The problem: Rewrite all of the records below, substituting "lamppost" for every occurrence of "tree" and leaving everything else unchanged.

Provided entries:
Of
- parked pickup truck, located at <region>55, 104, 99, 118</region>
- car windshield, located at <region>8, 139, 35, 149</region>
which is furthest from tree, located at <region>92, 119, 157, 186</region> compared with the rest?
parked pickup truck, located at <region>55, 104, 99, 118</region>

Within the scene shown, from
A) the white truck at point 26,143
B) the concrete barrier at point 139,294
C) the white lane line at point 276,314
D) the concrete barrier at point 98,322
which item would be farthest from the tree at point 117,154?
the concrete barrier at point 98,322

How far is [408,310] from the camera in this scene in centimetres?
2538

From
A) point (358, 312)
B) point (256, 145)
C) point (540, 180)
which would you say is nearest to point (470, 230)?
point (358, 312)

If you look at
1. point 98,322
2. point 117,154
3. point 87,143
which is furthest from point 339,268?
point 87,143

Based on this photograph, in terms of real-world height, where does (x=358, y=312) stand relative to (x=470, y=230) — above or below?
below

Exercise result:
Of
- parked pickup truck, located at <region>55, 104, 99, 118</region>
- car windshield, located at <region>8, 139, 35, 149</region>
which is furthest from lamppost, located at <region>92, 119, 157, 186</region> compared with the rest?
parked pickup truck, located at <region>55, 104, 99, 118</region>

Within the scene shown, from
A) the white truck at point 26,143
B) the concrete barrier at point 139,294
C) the white lane line at point 276,314
D) the concrete barrier at point 98,322
which item would be farthest from the lamppost at point 117,154?
the concrete barrier at point 98,322

How far is [408,310] from the camera in this scene in centimetres?
2538

From
A) point (358, 312)
B) point (256, 145)
C) point (540, 180)
which would you say is nearest to point (470, 230)?
point (358, 312)

If you look at
1. point 98,322
2. point 117,154
3. point 87,143
which is furthest from point 339,268?
point 87,143

Based on this photograph, in terms of real-world height, where does (x=358, y=312) stand relative to (x=470, y=230) — above or below?
below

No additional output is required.